> Document section
** BEGIN **
The eight day task of course then is carrying two days-worth of float. Now that’s interesting but in reality maybe that task C is actually on the critical pop and that’s what the risk adjusted example in the bottom right shows because in the scenario where task A task B have a combination of uncertainty and risk events, yes, the total duration increases from 10 to 17 days. However, because task C has a very high degree of uncertainty and it has large impacting risk events, the net path in task C there is actually 20 days. So what that means is the critical path has jumped from task A, task B down to task C. So not only has the duration increased, the critical path has jumped as well.

Dr. Dan Patterson:

Now how we get to that answer is through the analysis. And again, traditional risk analysis relied on a technique known as Monte Carlo simulation, where the computer would somewhat randomly sample each of those individual outcomes from the uncertainties and the risk events, the idea then being the more iterations within the simulation that the computer runs the more the results converge to a given answer. Now I believe that was certainly a very useful, meaningful step in the history of risk analysis. But what we’ve realized recently at InEight is this concept of applying randomness perhaps isn’t the best technique. And so today we’re actually using a modified Monte Carlo simulation where we’ve actually eliminated the concept of applying randomness to those samples. And we’re actually using a much more pinpointed algorithmic approach. And again, more on that in a few minutes.

Dr. Dan Patterson:

So at the end of the day, once you’ve run your risk analysis, either using traditional Monte Carlo or modified Monte-Carlo, obviously interpreting the results is paramount. And the two reports on the screen here are really the two most important risk reports. So on the left hand side we have, I call this the “What” chart, what is my risk exposure? What is my risk-adjusted view of the project? And I determine that by using the right hand side scale where we have what we call a best case through worst case or P zero through P100 and everything in between. And again, the most effective way of using this report is to report against the given confidence level. So the example on the screen here, if I would to be 75% certain I would read off the corresponding project completion date against that given confidence level. The difference between my P75 and my non-risk adjusted of course is contingency.
** END **
> Task
Pick up the talk on project schedule risk analysis after its last sentence and carry it forward. You won't need the records for this.

(Dataset excerpt)
** BEGIN **
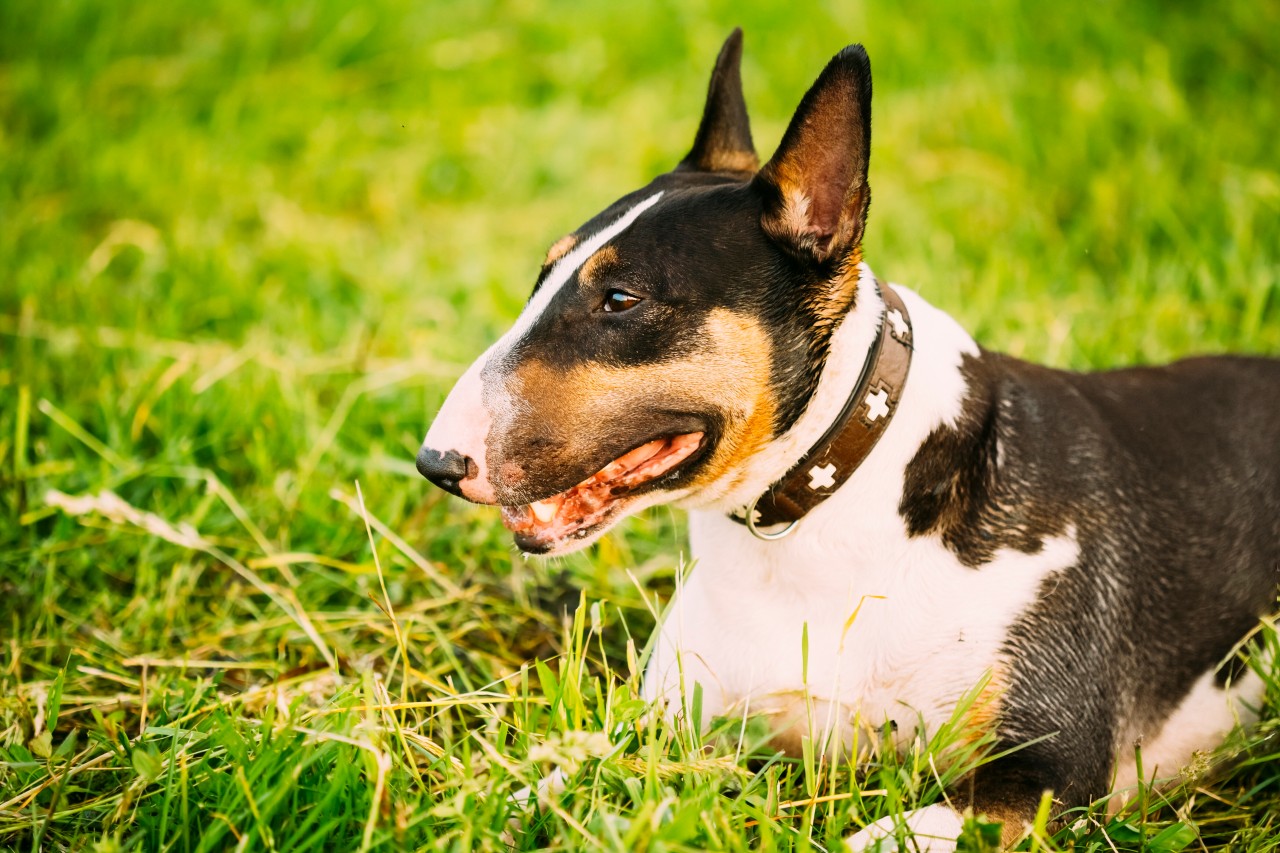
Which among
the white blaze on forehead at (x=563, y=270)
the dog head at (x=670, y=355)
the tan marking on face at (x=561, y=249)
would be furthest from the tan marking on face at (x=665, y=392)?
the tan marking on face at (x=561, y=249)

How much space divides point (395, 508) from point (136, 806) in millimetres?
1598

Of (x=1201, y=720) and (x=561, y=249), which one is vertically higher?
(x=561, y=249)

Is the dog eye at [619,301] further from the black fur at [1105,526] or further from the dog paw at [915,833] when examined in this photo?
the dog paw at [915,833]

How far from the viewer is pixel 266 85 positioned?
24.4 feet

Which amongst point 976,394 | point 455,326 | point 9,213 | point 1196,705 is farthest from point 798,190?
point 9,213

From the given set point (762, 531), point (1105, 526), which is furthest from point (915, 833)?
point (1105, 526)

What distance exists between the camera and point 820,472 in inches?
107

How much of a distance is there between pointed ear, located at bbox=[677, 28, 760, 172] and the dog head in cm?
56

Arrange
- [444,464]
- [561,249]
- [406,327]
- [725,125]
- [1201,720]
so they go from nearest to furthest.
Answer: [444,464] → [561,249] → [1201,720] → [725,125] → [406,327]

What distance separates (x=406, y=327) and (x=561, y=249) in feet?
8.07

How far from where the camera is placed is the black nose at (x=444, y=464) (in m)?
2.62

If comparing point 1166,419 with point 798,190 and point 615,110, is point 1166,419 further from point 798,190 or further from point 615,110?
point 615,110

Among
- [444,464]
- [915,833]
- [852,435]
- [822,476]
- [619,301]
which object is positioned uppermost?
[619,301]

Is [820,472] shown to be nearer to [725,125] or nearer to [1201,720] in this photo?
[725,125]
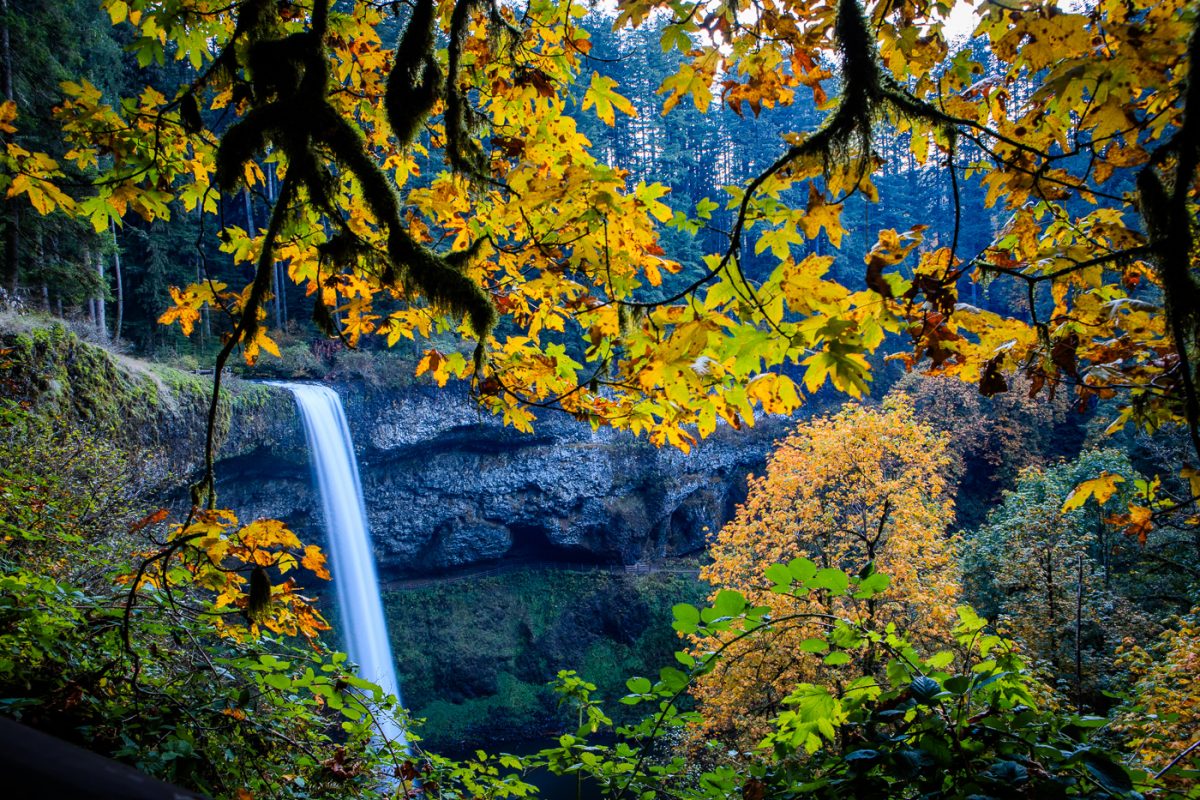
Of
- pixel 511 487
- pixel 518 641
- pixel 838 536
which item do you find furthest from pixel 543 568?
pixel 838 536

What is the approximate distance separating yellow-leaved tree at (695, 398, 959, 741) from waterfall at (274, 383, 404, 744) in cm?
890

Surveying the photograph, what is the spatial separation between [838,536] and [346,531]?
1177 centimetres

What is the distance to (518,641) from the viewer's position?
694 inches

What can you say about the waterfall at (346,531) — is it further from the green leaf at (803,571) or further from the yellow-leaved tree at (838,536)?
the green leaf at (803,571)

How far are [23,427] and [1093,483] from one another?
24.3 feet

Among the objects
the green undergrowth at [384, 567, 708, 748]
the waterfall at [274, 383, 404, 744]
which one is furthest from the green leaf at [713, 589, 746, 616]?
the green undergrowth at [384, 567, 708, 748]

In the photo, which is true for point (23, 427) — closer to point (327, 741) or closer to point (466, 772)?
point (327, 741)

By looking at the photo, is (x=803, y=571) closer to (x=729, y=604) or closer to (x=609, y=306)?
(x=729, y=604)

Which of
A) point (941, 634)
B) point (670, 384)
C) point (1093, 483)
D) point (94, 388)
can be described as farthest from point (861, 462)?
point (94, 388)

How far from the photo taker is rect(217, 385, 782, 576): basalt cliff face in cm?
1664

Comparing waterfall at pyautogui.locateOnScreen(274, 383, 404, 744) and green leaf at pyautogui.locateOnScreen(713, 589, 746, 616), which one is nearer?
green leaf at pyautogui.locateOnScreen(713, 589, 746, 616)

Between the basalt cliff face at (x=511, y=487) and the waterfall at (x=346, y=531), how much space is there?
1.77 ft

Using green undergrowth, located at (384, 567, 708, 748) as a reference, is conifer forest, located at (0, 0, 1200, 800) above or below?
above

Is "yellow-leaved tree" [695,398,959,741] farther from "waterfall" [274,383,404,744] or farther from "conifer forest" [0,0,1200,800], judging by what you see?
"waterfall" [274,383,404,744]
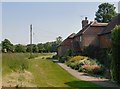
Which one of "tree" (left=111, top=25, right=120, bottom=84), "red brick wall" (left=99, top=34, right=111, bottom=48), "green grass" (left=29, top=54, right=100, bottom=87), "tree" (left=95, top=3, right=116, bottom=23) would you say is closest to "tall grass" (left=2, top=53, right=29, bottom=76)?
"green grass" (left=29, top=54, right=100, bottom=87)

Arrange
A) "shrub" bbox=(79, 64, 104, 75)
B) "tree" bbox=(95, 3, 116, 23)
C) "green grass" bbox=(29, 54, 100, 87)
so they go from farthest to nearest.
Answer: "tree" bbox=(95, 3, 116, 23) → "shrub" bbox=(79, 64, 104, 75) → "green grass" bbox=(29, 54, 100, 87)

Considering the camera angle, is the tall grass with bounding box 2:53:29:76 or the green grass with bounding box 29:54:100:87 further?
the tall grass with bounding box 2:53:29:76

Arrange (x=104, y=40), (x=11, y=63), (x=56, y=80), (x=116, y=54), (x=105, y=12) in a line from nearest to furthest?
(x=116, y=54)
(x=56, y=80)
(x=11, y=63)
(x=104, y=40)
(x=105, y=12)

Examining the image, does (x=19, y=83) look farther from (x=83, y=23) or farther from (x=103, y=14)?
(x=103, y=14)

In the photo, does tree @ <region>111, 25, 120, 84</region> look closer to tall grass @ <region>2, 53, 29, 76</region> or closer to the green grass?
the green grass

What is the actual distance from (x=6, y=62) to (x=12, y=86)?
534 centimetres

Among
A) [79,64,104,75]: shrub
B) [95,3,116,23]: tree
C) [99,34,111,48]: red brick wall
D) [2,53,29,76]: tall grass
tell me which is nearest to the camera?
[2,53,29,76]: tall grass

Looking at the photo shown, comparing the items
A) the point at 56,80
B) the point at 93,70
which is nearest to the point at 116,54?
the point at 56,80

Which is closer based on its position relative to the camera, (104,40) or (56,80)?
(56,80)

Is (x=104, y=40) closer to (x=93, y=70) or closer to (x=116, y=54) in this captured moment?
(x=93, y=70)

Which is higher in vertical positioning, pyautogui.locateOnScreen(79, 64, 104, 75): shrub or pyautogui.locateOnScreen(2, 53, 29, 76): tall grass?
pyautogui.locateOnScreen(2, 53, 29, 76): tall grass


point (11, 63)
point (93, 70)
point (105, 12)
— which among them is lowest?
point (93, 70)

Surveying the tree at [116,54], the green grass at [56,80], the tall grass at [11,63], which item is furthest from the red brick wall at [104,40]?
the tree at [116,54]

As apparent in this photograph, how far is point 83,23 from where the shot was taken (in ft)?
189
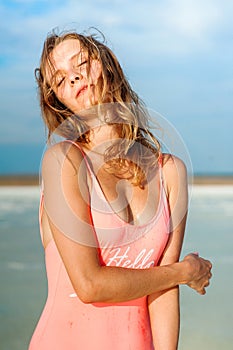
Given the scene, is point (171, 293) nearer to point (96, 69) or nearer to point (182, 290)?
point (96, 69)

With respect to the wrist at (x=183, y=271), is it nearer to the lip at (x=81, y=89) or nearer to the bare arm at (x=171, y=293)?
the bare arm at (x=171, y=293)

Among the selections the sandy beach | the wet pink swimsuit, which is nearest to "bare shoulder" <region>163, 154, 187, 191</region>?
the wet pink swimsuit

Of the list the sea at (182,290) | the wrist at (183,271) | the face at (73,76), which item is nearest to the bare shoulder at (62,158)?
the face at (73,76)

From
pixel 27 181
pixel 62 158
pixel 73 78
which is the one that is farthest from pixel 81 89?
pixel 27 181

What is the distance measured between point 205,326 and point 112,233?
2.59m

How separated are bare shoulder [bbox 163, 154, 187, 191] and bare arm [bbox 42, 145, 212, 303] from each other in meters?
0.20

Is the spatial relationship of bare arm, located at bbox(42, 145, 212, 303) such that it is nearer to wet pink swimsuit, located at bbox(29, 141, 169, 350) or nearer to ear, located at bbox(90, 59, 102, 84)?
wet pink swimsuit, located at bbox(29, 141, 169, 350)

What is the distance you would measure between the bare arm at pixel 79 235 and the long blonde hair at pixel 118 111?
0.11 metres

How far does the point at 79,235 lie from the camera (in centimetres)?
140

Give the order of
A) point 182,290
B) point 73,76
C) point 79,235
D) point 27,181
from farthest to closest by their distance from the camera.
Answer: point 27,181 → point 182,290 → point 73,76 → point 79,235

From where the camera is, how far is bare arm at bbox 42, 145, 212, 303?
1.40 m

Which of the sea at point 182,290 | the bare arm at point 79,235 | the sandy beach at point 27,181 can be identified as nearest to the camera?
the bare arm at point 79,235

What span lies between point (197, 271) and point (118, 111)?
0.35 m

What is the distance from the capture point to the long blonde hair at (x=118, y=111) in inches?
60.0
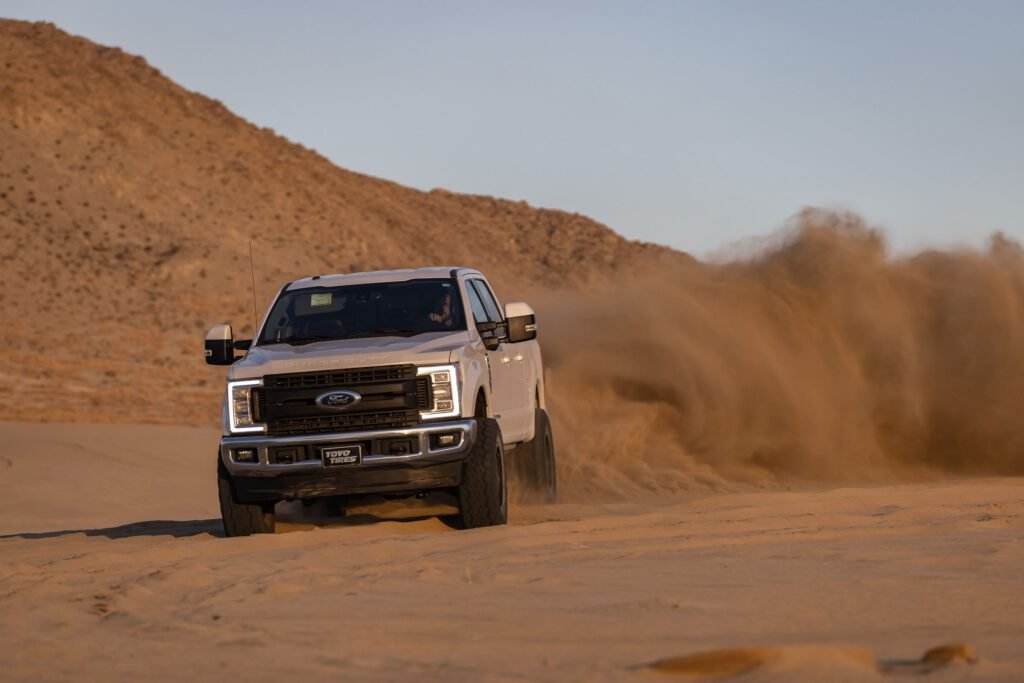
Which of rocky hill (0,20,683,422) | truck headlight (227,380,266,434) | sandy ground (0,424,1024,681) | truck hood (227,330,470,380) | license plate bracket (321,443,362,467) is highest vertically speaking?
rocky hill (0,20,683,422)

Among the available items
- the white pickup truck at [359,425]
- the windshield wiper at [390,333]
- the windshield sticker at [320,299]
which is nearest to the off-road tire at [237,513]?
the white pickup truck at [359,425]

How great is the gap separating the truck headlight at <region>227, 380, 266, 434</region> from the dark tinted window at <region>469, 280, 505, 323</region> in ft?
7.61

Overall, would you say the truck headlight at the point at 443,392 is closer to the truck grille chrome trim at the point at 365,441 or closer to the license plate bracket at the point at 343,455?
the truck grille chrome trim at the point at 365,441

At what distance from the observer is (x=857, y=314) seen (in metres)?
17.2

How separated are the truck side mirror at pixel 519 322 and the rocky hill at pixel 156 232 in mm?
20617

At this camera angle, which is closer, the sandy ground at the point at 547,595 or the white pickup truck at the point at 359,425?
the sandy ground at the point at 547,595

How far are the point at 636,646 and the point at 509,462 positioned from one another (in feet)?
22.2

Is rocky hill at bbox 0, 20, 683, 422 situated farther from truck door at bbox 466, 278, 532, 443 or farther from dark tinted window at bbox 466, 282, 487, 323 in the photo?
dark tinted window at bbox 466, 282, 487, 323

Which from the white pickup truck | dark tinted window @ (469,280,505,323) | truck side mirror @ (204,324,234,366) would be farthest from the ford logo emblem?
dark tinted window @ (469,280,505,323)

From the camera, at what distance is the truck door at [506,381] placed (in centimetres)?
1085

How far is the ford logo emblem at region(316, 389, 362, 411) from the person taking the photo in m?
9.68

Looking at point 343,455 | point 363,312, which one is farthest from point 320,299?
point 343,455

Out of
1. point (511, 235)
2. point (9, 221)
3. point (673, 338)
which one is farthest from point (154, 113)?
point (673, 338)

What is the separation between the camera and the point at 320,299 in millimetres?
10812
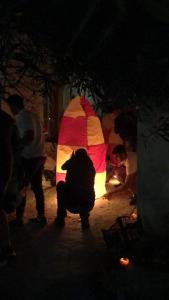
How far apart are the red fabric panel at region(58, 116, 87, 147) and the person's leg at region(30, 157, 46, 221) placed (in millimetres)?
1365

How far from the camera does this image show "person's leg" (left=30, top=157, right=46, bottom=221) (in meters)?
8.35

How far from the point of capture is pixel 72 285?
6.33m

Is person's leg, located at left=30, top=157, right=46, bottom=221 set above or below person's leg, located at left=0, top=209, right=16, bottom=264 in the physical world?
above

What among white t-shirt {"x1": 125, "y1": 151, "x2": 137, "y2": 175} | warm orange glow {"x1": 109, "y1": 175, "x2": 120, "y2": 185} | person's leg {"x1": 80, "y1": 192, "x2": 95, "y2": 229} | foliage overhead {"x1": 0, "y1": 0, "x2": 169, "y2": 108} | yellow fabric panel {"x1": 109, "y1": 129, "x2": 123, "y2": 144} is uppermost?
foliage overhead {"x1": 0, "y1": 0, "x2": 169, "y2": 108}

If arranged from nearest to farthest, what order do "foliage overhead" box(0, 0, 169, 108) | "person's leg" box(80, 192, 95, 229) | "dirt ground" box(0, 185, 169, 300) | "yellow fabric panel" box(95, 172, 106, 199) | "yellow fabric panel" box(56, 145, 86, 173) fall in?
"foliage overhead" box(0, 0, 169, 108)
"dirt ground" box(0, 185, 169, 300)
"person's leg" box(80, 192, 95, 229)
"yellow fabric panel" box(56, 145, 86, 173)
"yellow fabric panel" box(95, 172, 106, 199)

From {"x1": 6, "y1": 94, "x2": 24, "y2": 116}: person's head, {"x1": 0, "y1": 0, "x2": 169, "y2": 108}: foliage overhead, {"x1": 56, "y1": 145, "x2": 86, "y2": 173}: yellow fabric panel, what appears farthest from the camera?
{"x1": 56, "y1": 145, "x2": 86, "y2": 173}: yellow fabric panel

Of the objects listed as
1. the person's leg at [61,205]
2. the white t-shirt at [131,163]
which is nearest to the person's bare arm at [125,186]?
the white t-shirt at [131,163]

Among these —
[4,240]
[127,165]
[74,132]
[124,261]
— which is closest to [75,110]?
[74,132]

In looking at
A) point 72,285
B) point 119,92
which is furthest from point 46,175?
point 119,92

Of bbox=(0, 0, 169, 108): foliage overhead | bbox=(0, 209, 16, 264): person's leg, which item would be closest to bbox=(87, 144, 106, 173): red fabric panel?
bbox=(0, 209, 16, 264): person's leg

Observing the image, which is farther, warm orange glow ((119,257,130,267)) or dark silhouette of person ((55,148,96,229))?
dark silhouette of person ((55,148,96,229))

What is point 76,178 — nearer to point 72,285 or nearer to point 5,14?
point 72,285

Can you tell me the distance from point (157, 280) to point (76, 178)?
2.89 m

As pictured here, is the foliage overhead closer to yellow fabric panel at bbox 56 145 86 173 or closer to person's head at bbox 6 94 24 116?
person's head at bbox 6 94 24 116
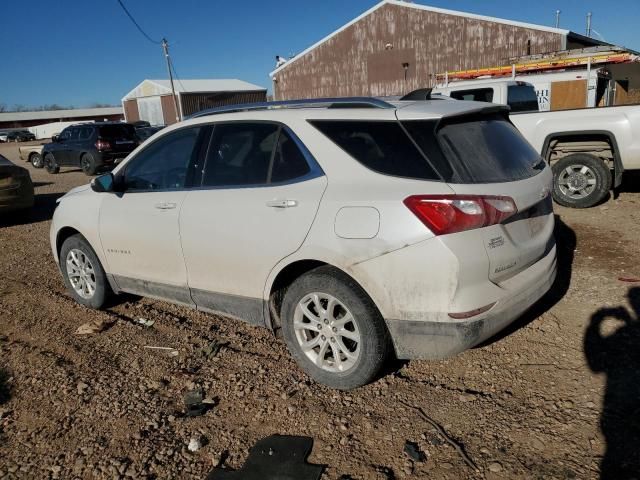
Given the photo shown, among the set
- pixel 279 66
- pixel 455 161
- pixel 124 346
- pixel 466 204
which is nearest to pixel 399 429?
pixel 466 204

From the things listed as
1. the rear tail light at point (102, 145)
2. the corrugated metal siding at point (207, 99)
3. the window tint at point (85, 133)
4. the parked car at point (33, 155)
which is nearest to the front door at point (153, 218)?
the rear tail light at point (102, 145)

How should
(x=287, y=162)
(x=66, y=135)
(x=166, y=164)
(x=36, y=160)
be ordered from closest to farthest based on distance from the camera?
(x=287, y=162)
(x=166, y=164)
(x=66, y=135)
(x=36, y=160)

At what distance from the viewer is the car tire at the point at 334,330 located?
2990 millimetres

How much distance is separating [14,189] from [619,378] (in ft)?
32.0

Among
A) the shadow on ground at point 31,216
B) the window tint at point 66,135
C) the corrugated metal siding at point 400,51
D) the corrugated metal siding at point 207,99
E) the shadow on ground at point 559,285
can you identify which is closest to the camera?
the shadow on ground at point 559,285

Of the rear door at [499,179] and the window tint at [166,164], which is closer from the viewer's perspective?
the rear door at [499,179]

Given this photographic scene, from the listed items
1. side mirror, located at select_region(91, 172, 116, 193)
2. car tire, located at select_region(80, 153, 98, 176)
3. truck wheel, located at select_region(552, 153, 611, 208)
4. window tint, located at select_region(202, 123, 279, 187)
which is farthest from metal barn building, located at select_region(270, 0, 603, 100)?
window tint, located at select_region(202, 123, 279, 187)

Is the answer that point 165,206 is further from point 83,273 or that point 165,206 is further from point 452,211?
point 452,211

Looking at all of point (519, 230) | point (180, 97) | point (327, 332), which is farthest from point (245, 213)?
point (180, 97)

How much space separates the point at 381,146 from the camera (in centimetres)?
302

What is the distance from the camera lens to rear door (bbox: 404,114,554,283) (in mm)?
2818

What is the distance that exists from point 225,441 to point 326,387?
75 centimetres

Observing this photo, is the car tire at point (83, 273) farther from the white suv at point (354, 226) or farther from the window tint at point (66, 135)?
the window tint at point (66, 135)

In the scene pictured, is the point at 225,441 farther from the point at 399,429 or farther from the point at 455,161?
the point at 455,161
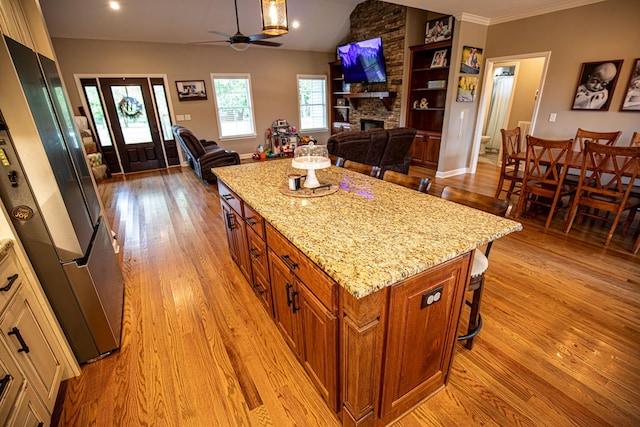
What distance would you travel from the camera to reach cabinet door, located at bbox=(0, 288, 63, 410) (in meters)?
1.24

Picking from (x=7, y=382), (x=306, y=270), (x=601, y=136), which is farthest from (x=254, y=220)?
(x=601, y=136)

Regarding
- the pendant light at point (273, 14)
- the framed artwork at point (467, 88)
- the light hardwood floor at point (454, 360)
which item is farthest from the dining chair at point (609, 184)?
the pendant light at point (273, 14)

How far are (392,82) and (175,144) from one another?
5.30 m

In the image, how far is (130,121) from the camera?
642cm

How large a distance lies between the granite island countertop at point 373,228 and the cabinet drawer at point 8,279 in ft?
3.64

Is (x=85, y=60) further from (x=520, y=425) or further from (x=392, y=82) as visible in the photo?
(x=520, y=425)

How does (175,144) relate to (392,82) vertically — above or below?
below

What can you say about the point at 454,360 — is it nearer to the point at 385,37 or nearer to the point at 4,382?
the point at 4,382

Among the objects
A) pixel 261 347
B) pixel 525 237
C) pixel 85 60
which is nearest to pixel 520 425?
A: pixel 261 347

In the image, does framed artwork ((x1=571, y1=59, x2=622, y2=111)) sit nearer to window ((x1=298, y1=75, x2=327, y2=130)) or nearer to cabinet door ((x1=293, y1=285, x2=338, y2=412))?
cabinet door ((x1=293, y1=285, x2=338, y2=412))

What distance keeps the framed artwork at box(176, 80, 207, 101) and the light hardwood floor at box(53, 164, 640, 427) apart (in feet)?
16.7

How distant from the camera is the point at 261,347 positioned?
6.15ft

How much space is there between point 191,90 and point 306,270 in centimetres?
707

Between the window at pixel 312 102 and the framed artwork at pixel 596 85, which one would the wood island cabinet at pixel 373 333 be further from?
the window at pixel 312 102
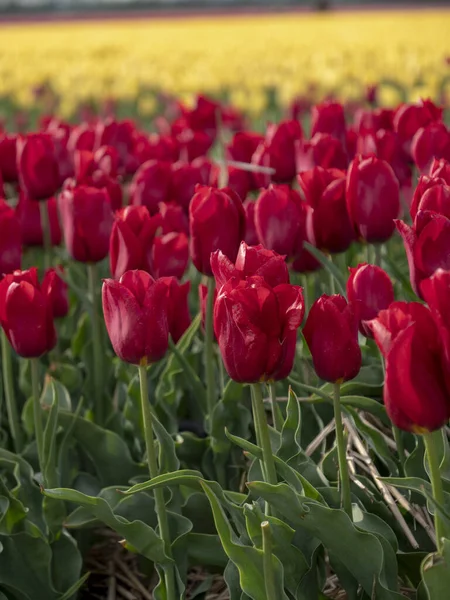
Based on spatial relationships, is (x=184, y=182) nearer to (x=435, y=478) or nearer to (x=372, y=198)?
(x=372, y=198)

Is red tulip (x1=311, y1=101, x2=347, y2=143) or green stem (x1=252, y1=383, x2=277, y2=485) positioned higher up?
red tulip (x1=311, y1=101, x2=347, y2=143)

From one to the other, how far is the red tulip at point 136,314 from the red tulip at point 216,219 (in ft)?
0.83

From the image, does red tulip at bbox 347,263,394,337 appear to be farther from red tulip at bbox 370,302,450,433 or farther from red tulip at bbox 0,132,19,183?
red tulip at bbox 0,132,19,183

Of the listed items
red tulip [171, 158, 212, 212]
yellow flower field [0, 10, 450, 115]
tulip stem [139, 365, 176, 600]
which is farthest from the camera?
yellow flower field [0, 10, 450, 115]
** END **
> Exercise answer
Dr. Dan Patterson:

Now understanding what my risk exposure is, is useful, but equally valuable is to understand why, and that’s the second report. The drivers report on the right hand side. Again, this used to be called for example, a “Tornado” chart. Now what we’ve done is we’ve taken the concept of a simple Tornado chart and actually evolved it now such that we segment that chart such that the chart will actually report… Okay, so in our example here, installation is the biggest risk driver, but is it because of schedule uncertainty and aggressiveness? Or is it because of a discrete event such as the installation event here? Dropped object event? So understanding the drivers and more importantly differentiating between all those drivers risk events or indeed is it simply schedule aggressiveness?

Dr. Dan Patterson:

So we’re really taking a three-pronged approach at InEight to schedule risk analysis and applying that to improving the forecasting ability within the context of AWP. So that three-pronged approach, firstly comprises augmented, or artificial, intelligence. So again, really the concept here is rather than asking the project team and the project stakeholders to arbitrarily define risk events and try and quantify those uncertainty factors, what we’re doing here is we’re actually leveraging past project performance. So as the planner or scheduler is developing the CPM schedule, the computer will actually make suggestions as to risk events that happened on prior analogist projects.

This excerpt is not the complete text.